Coste e spiagge in Puglia, avviato il confronto con università e centri di ricerca


BARI – Avviato il confronto tra Regione, università e centri di ricerca sulla gestione delle coste e delle spiagge pugliesi. L’incontro, promosso dall’Assessorato regionale all’Urbanistica con delega a Coste e Mare, si è tenuto ieri a Bari e rappresenta il primo passo di un percorso più ampio di collaborazione strutturata con il mondo della ricerca.

Il tavolo di lavoro è stato anche un primo momento di confronto sulle azioni avviate nelle ultime settimane sul tema delle coste, dell’erosione e della revisione delle linee guida per la manutenzione stagionale delle spiagge.
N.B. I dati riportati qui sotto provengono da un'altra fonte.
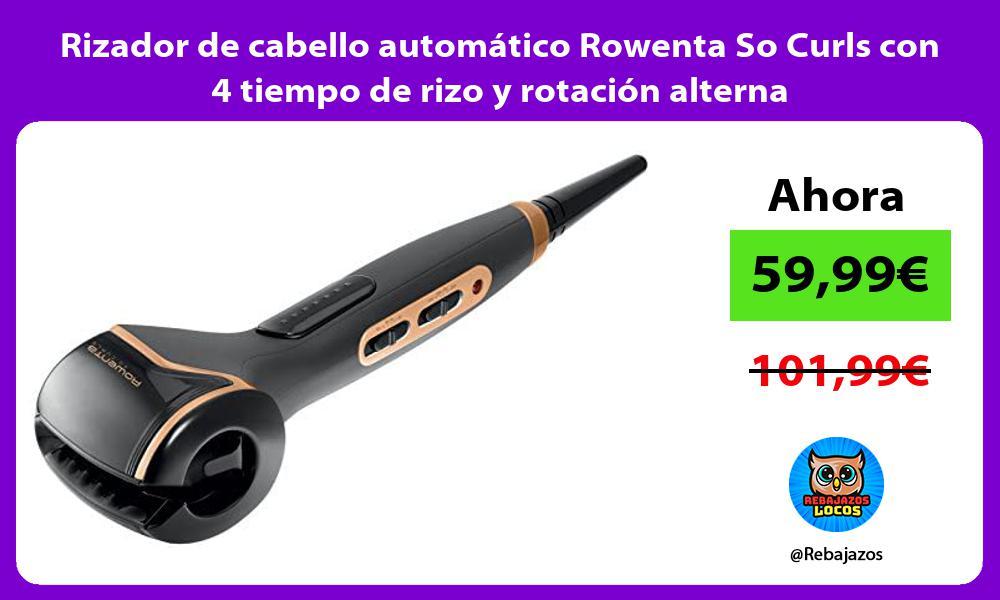 Rizador de cabello automatico Rowenta So Curls con 4 tiempo de rizo y rotacion alterna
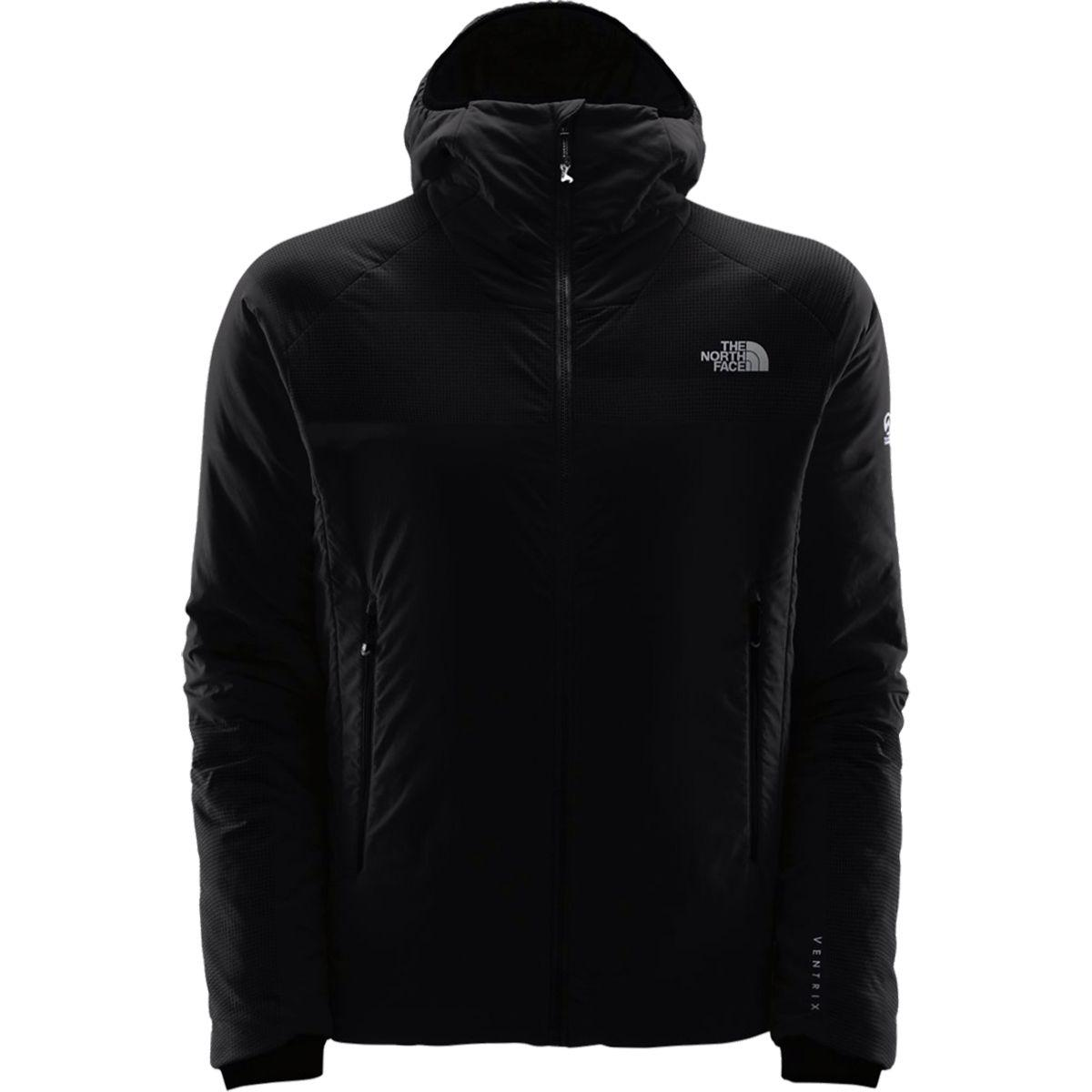 36c48cac8f6d The North Face - Black Summit L3 Ventrix Hooded Insulated Jacket for Men -  Lyst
L’obiettivo a lungo termine è programmare una gestione integrata della fascia costiera, raccogliendo osservazioni e contributi qualificati per affrontare le criticità legate alla gestione sostenibile del litorale.
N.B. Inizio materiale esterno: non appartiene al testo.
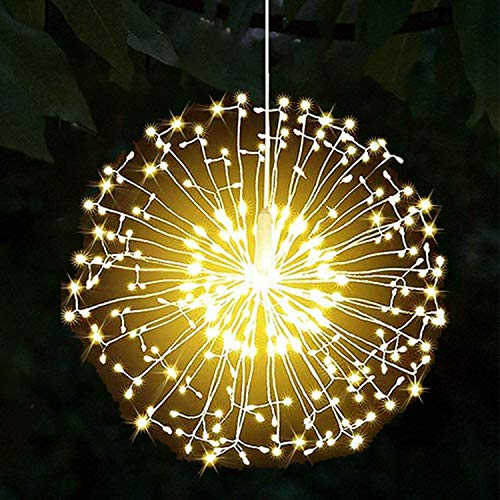 Yowin Firework Lights 198 LED Copper Wire Starburst Lights 8 Modes Battery Operated Dimmable Fairy String Lights with Remote,Waterproof Hanging Lights for Christmas Indoor Outdoor Decoration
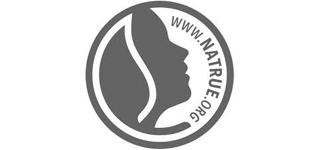 Natrue-Siegel für Naturkosmetik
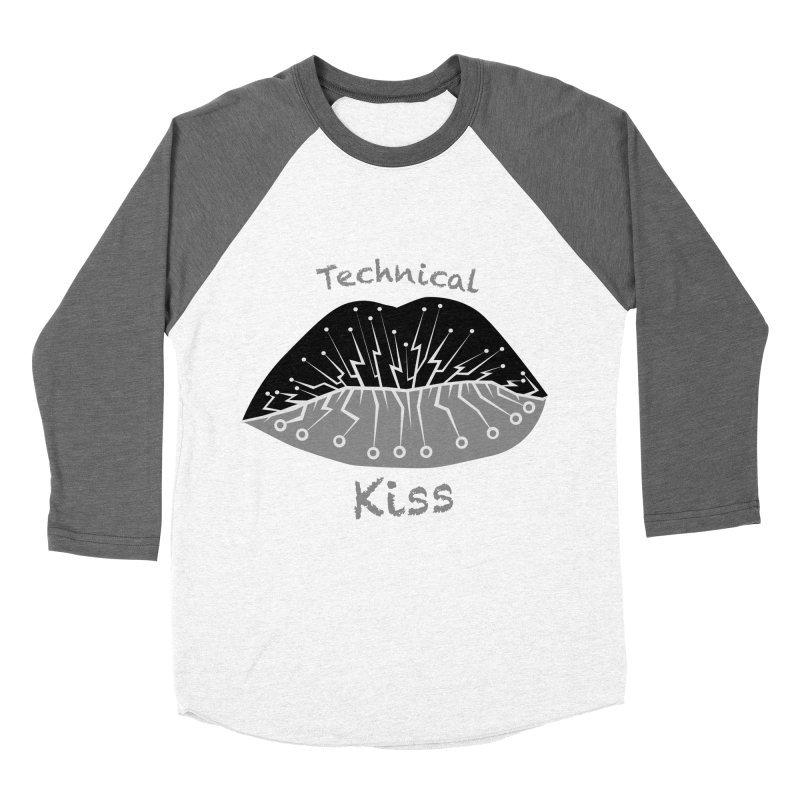 Technical Kiss Men's Baseball Triblend T-Shirt by POP COLOR BOT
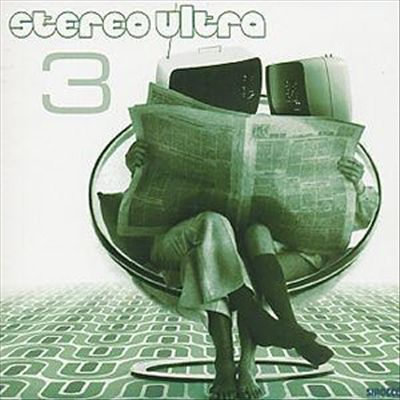 Stereo Ultra, Vol. 3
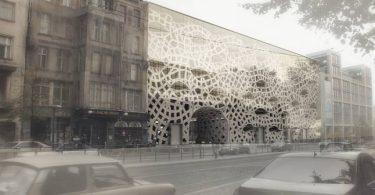 Инновации - распечатанное здание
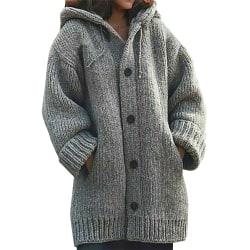 Damjacka med stickad jacka med knappar ned koftajacka med ficka grå S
L’iniziativa segna l’avvio di un metodo di lavoro che l’assessorato intende consolidare nel tempo attraverso un tavolo di confronto stabile e permanente. L’idea è coinvolgere, oltre a università e centri di ricerca, anche comuni, enti territoriali, amministrazioni competenti, operatori del settore e tutti gli attori impegnati nella gestione delle coste e delle spiagge.

“Ringrazio le università e i centri di ricerca per il contributo di alto profilo offerto e per la disponibilità al confronto – ha dichiarato l’assessora regionale con delega a Coste e Mare, Marina Leuzzi –. Vogliamo costruire una strategia che sia il risultato di un percorso partecipato, fondato su basi tecnico-scientifiche solide e condivise”.

“La gestione delle coste e delle spiagge – ha aggiunto – non riguarda soltanto la stagione estiva: è un tema che incide sulla stabilità sedimentaria delle nostre coste, sull’equilibrio morfologico degli arenili e sulla capacità di preservare nel tempo un patrimonio naturale che rappresenta anche una risorsa economica strategica. Programmare in modo integrato significa tutelare l’ecosistema costiero e garantire al contempo la fruibilità e la valorizzazione degli spazi”.